Model	MRR	Hits@1	Hits@3	Hits@10
TransE [8]	0.487	0.450	0.509	0.547
DistMult [17]	0.481	0.462	0.490	0.514
TuckER [19]	0.629	0.584	0.653	0.695
ConvE [20]	0.689	0.670	0.704	0.715
CSNT	0.767	0.728	0.825	0.835

.

The experimental results show that our knowledge graph completion model has good performance for the completion of cybersecurity data. Compared with the existing models, CSNT has a certain improvement in MRR and Hits@K, which also proves the effectiveness of CSNT.

Different embedding dimensions have a great impact on the experimental performance and generally most methods struggle to maintain good performance in lower dimensions. We use the knowledge graph completion models in both high-dimensional (dim = 200) and low-dimensional (dim = 150) embedded spaces in order to analyze the influence of embedded dimensions on the experimental results.

Table 4. Cybersecurity knowledge graph completion results in low-dimensional space. The results in bold are the best.

Model	MRR	Hits@1	Hits@3	Hits@10
TransE [8]	0.477	0.449	0.494	0.525
DistMult [17]	0.472	0.451	0.485	0.505
TuckER [19]	0.554	0.511	0.576	0.621
ConvE [20]	0.668	0.640	0.691	0.711
CSNT	0.751	0.735	0.762	0.778

records the average predictions in low-dimensional embedded space.

The experimental results show that our model maintains good experimental performance in both high-dimensional and low-dimensional embedded spaces. Because our model uses a variety of forms to mine the potential semantic relationships, when a single way is insufficient, it can be corrected to avoid the interference of noise and further reduce the fluctuation of information. Finally, we use Pearson Mix Net to combine the vectors. Pearson Mix Net has good adaptive ability and the ideal experimental results are achieved by adaptively adjusting the parameter weights of the neural network in the training process.

5. Conclusions

This paper designs a knowledge graph completion model, which can effectively capture the interactive information of entities and relationships. It uses tensor decomposition and neural network to mine the hidden relationships in knowledge graph. At the same time, it uses Pearson Mix Net to realize the fusion of abstract features. In order to deal with the problem of catastrophic forgetting in the process of model training, an incremental simulated annealing self-distillation strategy is proposed, which effectively suppresses the model degradation through the incremental strategy. At the same time, the simulated annealing algorithm is used to adjust the distillation temperature adaptively, so that the learning process can be from simple to difficult. Experiments show that our method has certain advantages in realizing cybersecurity knowledge graph completion and can be better used to assist penetration testing work.

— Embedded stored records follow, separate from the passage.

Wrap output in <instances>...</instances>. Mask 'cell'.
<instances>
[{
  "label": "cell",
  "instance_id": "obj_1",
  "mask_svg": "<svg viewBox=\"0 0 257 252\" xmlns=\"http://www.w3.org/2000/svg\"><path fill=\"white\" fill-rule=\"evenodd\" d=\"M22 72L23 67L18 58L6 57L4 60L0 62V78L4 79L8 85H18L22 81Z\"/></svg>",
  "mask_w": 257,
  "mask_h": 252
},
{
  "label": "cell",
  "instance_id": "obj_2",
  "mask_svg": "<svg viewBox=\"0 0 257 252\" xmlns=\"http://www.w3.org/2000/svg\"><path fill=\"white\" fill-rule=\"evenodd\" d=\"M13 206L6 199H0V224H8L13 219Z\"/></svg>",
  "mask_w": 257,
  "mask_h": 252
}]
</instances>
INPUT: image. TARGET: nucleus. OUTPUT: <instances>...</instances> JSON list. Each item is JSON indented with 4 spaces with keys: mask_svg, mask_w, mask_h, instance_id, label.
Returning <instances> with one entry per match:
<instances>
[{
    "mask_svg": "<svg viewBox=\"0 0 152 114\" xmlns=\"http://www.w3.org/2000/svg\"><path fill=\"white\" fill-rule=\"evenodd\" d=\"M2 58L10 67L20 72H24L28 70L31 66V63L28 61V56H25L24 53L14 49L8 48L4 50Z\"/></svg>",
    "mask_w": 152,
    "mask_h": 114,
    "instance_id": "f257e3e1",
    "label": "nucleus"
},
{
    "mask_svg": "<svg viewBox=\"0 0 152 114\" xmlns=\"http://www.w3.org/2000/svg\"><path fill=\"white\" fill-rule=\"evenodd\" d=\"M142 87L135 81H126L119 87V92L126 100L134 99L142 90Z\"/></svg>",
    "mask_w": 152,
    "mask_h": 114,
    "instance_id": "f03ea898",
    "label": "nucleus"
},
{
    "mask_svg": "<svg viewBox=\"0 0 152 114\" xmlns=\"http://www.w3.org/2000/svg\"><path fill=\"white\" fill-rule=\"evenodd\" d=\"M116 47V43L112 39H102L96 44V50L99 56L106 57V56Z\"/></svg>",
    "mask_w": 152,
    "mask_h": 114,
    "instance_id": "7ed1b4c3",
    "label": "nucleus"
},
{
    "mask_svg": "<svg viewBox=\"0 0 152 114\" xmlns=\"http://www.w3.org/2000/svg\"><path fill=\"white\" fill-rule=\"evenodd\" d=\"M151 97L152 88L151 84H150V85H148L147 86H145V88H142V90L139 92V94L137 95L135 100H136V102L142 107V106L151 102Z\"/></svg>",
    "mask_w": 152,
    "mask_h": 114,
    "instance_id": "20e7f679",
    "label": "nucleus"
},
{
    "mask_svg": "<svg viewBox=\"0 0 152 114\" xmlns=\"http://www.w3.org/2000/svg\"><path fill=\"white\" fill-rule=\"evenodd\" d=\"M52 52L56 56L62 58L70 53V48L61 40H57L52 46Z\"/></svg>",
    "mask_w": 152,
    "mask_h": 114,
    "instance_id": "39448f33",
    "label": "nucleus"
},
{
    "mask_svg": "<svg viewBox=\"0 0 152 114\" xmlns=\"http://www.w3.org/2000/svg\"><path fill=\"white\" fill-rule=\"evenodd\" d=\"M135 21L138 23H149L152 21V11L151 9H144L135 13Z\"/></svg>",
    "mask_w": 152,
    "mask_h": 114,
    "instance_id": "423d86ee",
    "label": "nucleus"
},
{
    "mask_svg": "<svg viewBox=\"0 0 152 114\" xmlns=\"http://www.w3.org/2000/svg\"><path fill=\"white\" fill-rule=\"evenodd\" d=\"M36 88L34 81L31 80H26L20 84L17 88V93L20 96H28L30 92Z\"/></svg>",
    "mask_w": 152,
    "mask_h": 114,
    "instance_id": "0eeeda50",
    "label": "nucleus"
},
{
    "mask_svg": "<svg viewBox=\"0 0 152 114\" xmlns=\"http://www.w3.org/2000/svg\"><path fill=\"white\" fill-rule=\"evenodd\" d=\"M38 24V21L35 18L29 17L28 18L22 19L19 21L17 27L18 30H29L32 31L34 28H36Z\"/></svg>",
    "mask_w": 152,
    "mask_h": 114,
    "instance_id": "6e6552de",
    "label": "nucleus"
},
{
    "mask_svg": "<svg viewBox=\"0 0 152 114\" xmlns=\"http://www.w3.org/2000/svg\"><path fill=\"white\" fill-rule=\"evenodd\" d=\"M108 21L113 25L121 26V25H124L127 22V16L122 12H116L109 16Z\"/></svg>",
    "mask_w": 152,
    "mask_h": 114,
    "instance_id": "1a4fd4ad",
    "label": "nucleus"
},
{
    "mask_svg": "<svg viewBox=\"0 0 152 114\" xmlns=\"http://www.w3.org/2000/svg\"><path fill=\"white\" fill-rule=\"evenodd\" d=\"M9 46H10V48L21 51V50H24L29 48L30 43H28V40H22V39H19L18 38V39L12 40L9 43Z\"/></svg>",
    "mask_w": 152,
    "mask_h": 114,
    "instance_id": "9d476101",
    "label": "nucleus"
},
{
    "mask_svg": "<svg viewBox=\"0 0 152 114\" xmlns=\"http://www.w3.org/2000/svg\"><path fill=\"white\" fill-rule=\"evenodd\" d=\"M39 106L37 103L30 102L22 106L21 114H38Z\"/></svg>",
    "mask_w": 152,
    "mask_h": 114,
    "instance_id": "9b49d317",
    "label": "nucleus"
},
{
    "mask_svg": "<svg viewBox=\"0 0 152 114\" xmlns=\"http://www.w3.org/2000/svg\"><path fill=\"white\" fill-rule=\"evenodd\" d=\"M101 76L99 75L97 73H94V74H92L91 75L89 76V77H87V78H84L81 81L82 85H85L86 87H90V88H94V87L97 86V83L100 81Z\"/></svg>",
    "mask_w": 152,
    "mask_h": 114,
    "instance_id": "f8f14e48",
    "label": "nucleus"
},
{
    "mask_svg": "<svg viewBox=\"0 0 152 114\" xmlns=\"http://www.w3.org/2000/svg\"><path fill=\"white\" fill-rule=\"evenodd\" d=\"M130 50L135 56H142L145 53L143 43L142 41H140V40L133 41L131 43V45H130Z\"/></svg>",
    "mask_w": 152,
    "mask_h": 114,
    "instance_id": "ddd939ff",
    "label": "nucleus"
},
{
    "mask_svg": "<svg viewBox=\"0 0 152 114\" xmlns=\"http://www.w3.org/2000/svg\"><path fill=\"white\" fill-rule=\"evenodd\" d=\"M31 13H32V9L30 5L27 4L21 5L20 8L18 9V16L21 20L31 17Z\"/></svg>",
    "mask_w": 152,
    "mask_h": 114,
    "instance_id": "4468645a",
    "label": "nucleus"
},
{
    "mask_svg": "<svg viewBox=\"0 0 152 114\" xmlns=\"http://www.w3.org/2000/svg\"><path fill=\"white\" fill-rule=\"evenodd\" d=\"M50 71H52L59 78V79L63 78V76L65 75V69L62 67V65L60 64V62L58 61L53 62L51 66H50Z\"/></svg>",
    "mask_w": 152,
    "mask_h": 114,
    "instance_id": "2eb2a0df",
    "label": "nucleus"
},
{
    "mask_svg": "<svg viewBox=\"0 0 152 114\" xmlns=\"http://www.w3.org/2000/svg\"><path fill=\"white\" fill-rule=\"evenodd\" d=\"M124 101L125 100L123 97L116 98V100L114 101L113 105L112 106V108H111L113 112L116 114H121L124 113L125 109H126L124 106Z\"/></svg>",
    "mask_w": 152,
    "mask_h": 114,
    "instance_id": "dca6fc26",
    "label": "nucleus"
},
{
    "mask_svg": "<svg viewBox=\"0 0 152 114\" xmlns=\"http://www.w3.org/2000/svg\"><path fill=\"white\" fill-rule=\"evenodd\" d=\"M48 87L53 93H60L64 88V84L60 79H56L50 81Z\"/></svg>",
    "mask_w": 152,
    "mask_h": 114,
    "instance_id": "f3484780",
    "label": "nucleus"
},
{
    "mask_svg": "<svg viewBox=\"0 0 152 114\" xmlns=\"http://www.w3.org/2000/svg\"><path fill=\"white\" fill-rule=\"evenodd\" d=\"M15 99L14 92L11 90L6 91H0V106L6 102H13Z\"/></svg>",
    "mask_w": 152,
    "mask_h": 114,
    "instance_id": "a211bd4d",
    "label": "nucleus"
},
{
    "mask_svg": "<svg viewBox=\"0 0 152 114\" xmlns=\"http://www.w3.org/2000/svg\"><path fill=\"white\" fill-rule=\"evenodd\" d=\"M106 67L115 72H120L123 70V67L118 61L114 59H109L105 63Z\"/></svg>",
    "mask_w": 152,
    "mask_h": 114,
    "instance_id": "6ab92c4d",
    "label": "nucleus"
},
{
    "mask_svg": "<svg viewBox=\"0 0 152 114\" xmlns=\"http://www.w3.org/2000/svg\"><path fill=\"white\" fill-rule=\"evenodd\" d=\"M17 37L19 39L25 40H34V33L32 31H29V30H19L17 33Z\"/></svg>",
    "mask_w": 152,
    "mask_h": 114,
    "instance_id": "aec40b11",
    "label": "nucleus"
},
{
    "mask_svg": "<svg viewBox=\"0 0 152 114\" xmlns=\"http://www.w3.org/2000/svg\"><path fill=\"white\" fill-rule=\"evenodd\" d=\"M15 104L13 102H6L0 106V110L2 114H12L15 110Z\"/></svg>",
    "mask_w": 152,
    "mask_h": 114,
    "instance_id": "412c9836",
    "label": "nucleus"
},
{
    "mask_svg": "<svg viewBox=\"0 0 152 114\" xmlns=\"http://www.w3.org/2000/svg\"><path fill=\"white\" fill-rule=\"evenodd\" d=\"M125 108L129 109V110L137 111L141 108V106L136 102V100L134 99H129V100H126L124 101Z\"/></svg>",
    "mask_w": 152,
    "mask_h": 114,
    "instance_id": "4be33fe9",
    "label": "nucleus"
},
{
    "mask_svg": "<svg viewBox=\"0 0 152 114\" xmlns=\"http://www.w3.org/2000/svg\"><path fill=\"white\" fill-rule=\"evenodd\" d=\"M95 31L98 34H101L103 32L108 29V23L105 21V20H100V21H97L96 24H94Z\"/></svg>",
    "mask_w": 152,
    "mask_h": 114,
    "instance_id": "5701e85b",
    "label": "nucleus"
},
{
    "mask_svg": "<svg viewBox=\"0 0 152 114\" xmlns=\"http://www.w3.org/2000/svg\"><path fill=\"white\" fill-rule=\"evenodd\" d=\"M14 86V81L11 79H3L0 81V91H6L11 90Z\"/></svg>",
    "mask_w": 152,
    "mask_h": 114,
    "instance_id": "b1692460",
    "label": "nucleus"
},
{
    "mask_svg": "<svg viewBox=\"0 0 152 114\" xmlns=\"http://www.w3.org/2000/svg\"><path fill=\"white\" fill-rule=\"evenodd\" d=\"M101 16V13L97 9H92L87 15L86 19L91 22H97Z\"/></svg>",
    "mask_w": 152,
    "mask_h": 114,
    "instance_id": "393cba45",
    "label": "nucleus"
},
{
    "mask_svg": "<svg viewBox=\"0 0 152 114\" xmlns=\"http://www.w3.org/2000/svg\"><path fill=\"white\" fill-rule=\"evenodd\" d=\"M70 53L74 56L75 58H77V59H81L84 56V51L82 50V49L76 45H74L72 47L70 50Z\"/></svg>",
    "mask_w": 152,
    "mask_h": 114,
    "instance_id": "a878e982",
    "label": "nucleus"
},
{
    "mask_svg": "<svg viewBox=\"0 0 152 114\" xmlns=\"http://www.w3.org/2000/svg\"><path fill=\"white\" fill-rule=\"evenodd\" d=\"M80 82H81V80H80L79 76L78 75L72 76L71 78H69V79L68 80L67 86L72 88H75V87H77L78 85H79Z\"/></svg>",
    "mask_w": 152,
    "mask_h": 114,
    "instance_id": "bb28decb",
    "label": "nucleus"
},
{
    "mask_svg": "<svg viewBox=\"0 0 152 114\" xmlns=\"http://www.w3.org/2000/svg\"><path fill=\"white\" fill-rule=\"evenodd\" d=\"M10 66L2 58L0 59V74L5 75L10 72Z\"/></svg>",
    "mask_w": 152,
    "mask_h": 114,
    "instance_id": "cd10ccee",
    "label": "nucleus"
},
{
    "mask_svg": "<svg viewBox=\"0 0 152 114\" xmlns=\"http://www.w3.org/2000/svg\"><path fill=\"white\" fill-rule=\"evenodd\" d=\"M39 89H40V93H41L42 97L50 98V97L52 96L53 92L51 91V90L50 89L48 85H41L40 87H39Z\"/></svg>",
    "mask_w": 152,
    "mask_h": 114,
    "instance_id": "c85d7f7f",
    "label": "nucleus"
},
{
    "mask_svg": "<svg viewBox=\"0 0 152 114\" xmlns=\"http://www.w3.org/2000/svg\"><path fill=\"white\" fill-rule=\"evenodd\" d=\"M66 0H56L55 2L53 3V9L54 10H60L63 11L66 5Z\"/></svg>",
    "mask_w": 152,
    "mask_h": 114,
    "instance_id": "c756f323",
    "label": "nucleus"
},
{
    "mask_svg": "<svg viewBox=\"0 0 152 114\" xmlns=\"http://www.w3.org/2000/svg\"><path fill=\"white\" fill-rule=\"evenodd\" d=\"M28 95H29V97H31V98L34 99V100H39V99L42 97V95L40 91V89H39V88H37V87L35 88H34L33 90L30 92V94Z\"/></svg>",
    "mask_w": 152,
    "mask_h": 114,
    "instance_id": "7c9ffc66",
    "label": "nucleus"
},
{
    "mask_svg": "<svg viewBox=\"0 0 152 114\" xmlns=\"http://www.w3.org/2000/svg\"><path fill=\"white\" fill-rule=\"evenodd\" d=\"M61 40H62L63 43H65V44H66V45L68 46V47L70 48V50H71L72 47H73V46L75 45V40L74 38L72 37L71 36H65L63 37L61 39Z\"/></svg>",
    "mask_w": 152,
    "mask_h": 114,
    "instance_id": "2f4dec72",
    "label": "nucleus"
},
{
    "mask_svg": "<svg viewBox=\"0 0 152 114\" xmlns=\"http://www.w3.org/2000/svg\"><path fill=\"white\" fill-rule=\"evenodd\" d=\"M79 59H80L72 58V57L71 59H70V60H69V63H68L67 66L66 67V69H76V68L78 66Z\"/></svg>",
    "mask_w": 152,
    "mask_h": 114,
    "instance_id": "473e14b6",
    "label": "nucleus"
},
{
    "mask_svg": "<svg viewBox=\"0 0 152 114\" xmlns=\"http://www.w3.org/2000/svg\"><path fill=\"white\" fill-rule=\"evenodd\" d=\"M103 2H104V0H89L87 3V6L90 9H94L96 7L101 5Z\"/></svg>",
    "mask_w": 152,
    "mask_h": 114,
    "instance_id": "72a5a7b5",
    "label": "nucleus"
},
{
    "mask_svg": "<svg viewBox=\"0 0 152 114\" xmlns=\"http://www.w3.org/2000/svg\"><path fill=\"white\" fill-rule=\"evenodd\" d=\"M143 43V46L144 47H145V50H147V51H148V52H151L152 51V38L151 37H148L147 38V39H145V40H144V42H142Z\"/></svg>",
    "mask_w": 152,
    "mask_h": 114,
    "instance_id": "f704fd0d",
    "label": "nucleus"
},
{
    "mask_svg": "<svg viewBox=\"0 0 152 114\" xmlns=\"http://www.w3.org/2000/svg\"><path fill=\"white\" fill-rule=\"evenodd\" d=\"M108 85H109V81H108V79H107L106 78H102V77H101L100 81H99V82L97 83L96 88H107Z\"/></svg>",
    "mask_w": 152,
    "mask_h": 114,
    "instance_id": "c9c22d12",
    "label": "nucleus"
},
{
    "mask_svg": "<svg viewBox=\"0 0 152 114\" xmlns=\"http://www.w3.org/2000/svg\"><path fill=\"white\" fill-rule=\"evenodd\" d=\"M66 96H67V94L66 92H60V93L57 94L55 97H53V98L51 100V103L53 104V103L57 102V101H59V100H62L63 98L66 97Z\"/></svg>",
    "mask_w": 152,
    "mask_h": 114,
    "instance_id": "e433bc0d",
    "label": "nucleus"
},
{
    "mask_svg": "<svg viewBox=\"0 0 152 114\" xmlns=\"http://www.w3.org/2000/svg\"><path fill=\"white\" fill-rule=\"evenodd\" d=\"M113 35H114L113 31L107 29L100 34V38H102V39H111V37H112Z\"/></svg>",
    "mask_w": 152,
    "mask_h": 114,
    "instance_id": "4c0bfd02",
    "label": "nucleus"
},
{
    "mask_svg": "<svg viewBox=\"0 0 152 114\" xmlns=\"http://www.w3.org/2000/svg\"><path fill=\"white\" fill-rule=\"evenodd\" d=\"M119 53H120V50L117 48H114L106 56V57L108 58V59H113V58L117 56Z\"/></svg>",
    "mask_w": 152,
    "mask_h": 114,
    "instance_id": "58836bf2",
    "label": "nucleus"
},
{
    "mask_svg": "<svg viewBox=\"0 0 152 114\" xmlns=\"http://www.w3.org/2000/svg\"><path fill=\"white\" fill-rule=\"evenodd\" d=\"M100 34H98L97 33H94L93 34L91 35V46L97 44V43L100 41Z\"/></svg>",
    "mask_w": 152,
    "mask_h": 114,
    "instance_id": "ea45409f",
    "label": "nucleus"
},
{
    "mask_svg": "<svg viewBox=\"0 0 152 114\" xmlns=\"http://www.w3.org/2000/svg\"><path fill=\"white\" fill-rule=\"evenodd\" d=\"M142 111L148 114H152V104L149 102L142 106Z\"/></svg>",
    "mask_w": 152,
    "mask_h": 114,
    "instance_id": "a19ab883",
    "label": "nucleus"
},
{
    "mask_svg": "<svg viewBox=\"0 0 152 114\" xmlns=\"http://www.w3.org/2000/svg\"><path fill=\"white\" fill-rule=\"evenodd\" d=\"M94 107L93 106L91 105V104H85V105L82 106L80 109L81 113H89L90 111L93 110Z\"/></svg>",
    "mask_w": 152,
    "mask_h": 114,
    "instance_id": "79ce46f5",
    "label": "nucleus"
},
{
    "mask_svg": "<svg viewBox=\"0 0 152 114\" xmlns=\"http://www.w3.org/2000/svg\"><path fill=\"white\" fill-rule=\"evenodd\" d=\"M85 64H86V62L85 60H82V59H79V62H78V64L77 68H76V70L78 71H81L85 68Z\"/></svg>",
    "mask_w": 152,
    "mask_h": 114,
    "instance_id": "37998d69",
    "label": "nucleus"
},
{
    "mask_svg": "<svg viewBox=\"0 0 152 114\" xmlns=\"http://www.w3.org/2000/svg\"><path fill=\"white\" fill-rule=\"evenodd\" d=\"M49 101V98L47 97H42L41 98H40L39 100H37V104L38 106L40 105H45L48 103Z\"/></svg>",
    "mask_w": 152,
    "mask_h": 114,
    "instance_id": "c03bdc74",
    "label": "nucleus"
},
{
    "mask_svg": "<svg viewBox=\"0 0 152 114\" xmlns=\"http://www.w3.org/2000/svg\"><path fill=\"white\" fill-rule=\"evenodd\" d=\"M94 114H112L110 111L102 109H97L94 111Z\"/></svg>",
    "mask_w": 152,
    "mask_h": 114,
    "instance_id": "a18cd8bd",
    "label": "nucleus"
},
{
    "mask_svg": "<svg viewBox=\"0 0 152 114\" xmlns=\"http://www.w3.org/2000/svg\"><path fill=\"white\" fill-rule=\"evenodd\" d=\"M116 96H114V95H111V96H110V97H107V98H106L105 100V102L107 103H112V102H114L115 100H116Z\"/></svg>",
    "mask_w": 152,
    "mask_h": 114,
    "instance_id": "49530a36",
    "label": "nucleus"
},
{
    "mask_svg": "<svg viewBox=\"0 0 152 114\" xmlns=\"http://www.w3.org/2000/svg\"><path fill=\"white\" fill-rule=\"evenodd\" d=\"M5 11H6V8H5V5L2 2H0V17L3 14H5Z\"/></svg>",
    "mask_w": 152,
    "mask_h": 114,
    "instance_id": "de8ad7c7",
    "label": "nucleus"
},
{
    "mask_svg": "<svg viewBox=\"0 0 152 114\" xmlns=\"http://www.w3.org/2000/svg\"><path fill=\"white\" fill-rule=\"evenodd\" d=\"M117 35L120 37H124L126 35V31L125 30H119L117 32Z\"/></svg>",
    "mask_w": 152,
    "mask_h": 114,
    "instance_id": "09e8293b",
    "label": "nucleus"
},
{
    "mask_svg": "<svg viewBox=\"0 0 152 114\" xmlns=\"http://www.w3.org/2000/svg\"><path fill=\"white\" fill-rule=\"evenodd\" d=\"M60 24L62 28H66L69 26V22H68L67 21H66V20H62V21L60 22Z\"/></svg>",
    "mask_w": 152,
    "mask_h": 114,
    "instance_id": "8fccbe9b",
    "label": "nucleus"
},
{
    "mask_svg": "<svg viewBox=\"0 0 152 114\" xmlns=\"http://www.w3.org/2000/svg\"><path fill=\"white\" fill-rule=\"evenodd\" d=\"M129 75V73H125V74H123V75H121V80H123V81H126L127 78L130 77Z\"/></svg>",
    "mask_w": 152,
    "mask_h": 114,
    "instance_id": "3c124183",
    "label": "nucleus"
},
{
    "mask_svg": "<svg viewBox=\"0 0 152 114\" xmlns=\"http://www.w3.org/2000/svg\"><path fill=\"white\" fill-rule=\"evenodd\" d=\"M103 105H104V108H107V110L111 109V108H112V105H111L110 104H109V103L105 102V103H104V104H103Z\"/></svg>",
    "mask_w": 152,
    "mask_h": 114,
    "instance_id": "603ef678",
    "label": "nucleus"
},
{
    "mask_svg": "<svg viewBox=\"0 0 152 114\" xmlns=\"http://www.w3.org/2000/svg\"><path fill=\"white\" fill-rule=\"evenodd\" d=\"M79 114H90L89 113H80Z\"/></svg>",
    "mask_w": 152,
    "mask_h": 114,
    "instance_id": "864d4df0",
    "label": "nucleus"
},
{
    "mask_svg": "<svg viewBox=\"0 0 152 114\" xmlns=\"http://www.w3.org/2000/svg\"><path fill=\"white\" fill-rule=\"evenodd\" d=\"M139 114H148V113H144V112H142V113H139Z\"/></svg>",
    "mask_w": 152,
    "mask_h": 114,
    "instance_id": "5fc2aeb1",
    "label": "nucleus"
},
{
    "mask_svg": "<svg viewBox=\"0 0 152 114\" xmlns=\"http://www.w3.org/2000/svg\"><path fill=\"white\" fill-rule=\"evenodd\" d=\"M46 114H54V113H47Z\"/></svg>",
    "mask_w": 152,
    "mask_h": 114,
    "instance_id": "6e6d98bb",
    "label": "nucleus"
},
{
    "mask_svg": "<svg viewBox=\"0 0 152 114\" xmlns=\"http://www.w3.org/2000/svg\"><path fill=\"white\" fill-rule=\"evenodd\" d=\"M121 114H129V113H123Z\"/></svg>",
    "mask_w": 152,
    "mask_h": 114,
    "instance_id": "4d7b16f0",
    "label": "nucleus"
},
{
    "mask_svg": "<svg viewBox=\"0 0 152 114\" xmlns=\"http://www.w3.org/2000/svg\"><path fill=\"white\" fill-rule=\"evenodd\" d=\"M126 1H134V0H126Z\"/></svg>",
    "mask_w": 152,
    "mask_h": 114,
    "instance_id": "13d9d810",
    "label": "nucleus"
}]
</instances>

In the future, the model can be used for error correction, completion and unknown knowledge discovery of cybersecurity intelligence, which can effectively improve the quality of cybersecurity intelligence. Knowledge graph can effectively realize intelligent penetration testing by combining with recommender systems, question answering systems and other modules.